JAMES FALLOWS: It — it's a great point. And here — here's the illustration of it: the big lie if you pay your doctor for care you need, he's going to jail for 15 years and maybe you too. Here's the rebuttal to it, which is essential — almost on the first page of the act, which says, quote, "Nothing in this act shall be construed as prohibiting any individual from purchasing any health care services." Unquote. Now, that's pretty clear legally in a court of law that would carry to the day, but it doesn't have the same punch as "doctors in jail."
BOB GARFIELD: So I guess what it comes down to is this, Jim: 15 years ago there was no blogosphere, there was talking points memo to go over the health care proposal line by line. Can you Swift boat a policy issue in 2009 in the way that they were able to pull off during the Clinton Administration?

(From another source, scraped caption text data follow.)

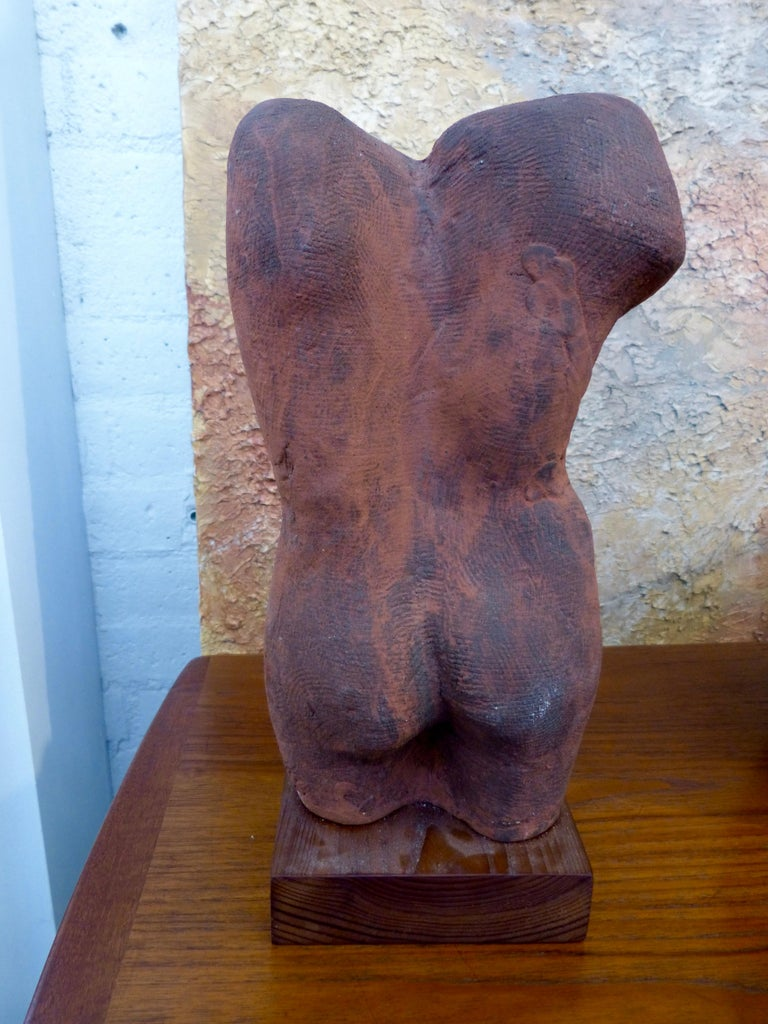 A pottery nude torso out of John Tuska's estate. This pottery torso is unsigned. Minor glaze flakes and imperfections. Some fading to the wood base.
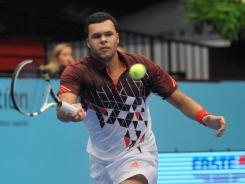 Jo-Wilfried Tsonga of France chases down a forehand during his victory Sunday against Juan Martin del Potro of Argentina.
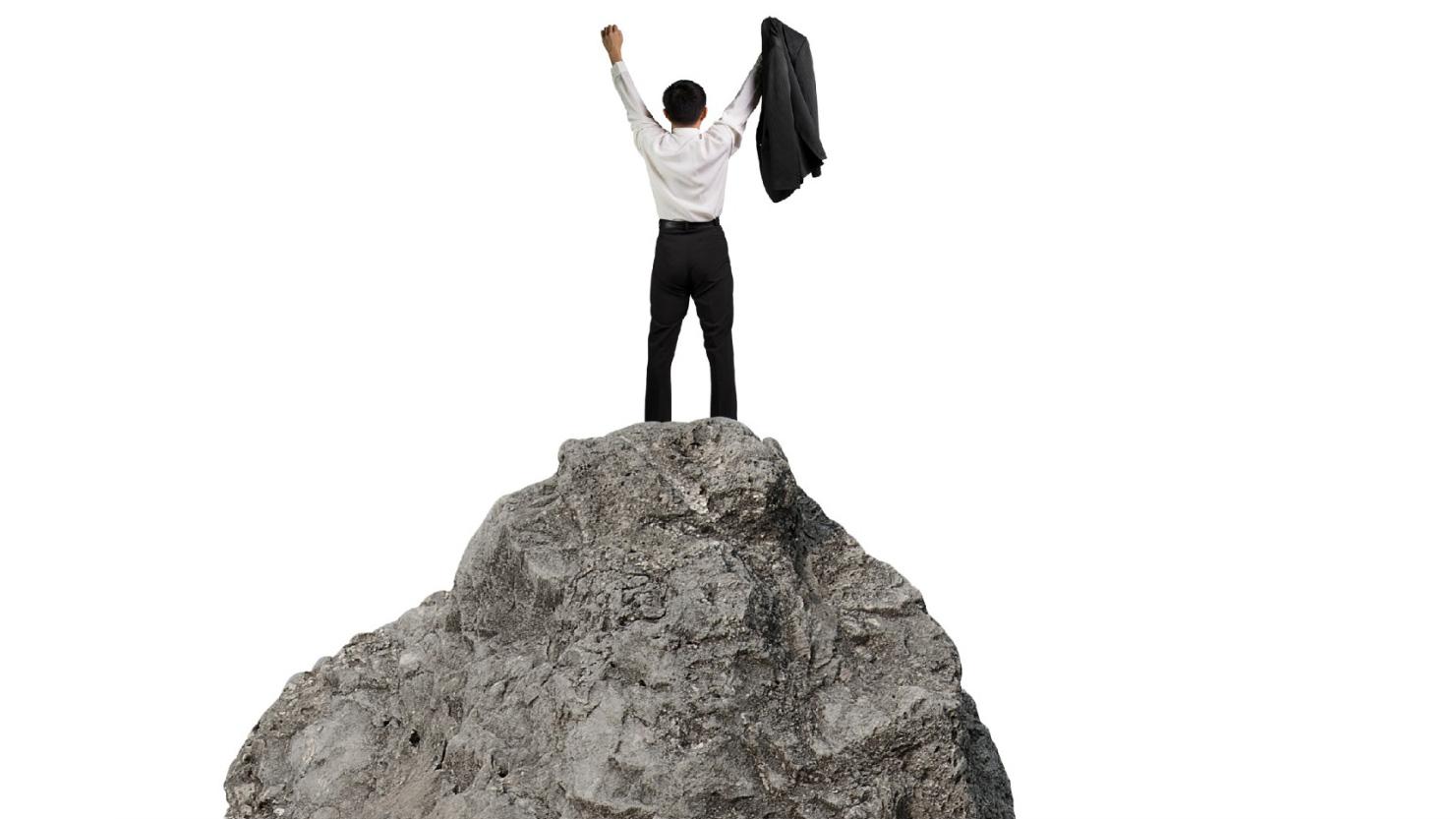 cheering man on mountaintop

JAMES FALLOWS: You can probably do it in some way, but I think that particular form of misinformation is a lot harder now. And, interestingly, there's a test case to this effect because back in February of this year the same Elizabeth McCoy had a similar kind of foray she was using preemptively against Obama's health care plans. There was part of the stimulus bill which had a provision trying to expand the use of electronic medical records, and she misinterpreted this as being something that would restrict the kind of care doctors could give, which was not the case at all. The significant thing is there was instant feedback. There were bloggers from all over the place, including in a modest way, me, saying, look, this just is false. And that didn't get any kind of traction. And so, in that one test case, you know, if the same kind of response system had been there 15 years ago the results could have been different.
BOB GARFIELD: Jim, thank you so much.
JAMES FALLOWS: My pleasure. Thank you.
BOB GARFIELD: James Fallows writes for The Atlantic and is the author of "Postcards from Tomorrow's Square, Reports from China."